Elizabeth Warren couldn’t help but pile on after the sudden market drop by highlighting a few data points that “could cause our economy’s shaky foundation to crumble.”
Shaky foundation? Where exactly is it shaky?
If you look at recent economic numbers, the United States is in the best shape that is has been in decades. Big-box discount retailers, Walmart (NYSE: WMT) and Target Corp (NYSE: TGT) both beat sales expectations for the second quarter and even raised their profit guidance for the full year, shrugging off concerns about tariffs, as reported by Bloomberg News.
“Paired with the bullish comments on the U.S. housing market this week from Home Depot Inc. and Lowe’s Corp., the outlook heading into the critical holiday period looks brighter,” added Matthew Boyle of Bloomberg News.
Democrats must be concerned with the strength and resiliency of the American shopper. Even staring into the teeth of tariffs hasn’t caused buyers to pause and has had little to no effect on confidence.
“The consumer economy continues to motor along nicely,” said Neil Saunders, an analyst at Global DataRetail. “Home improvement is an early indicator of economic distress and from Home Depot’s numbers, there was no sign that the consumer is in a tailspin. Target and Walmart, both bellwethers for mainstream America, point to the same conclusion.”
Democrats have been doing their best to find the one item, the absolute breaking point moment, to change the minds of the American voter. If history holds true and repeats itself, the DNC would likely be best served to focus on 2024 after Trump’s second and final term is complete.
Goldman Sachs recently published a chart detailing the odds of a re-election for President Trump; and the numbers are certain to dent the hopes of all twenty-plus Democratic candidates.
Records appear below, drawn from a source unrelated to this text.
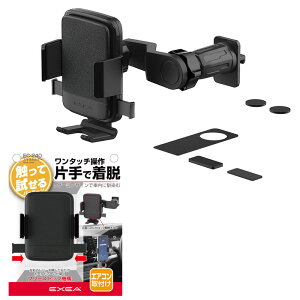 本革調デザイン オートキャッチ機能搭載 iPhone android スマホホルダー 開閉フリーストップ機構 片手で楽々 EC-240 星光産業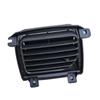 Вентиляционное отверстие кондиционера Huchen Dongfeng Tianjin EQ1120GA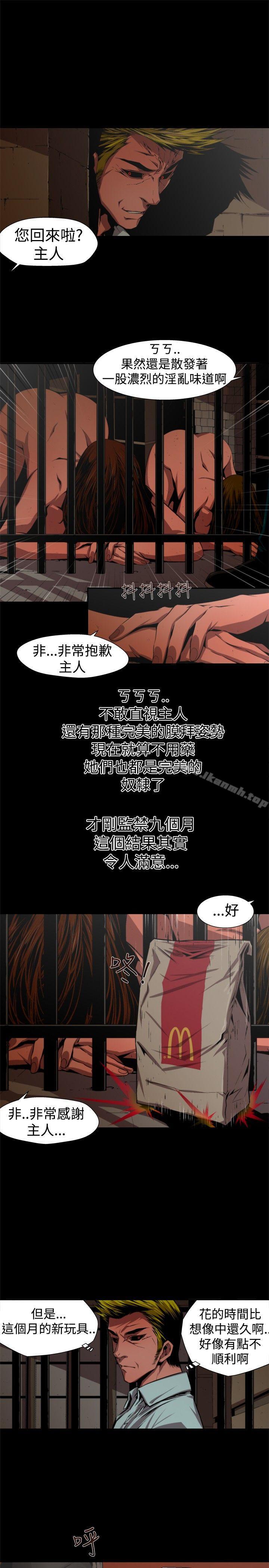 韩国漫画捕猎母猪(完结)韩漫_捕猎母猪(完结)-第一季-最终话在线免费阅读-韩国漫画-第7张图片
As reported by Barron’s, Goldman forecasts a 2.2 percent GDP growth rate for the final two years of Trump’s first term. By this metric, Trump will preside over an economy as healthy as that of Bill Clinton in 1996 and George W. Bush in 2004.
“Plotting popularity and GDP for incumbent elections going back to Lyndon Johnson in 1964 yields a scatterplot showing how well an incumbent has to do on one measure to make up for weakness on the other. Long story short, Trump is doing well enough on the economy to make up for his low approval rating—and win,” as Barron’s reported.
The final piece economists and market strategists are pointing to is the Federal Reserve decision to cut interest rates by 25 basis points at its July meeting. Despite the healthy GDP target and remarkably low unemployment rate, the FOMC decided to be proactive rather than wait for financial trouble to occur and voted for the quarter percent reduction.
If this is the trend, and all signs appear to be future cuts are on the horizon, markets will continue to cheer and soar to new highs well into 2020. If this is indeed the case, then all Americans can expect inflated 401k statements and financial dreams coming true; resulting in an almost certainty of a reelection for the incumbent next November.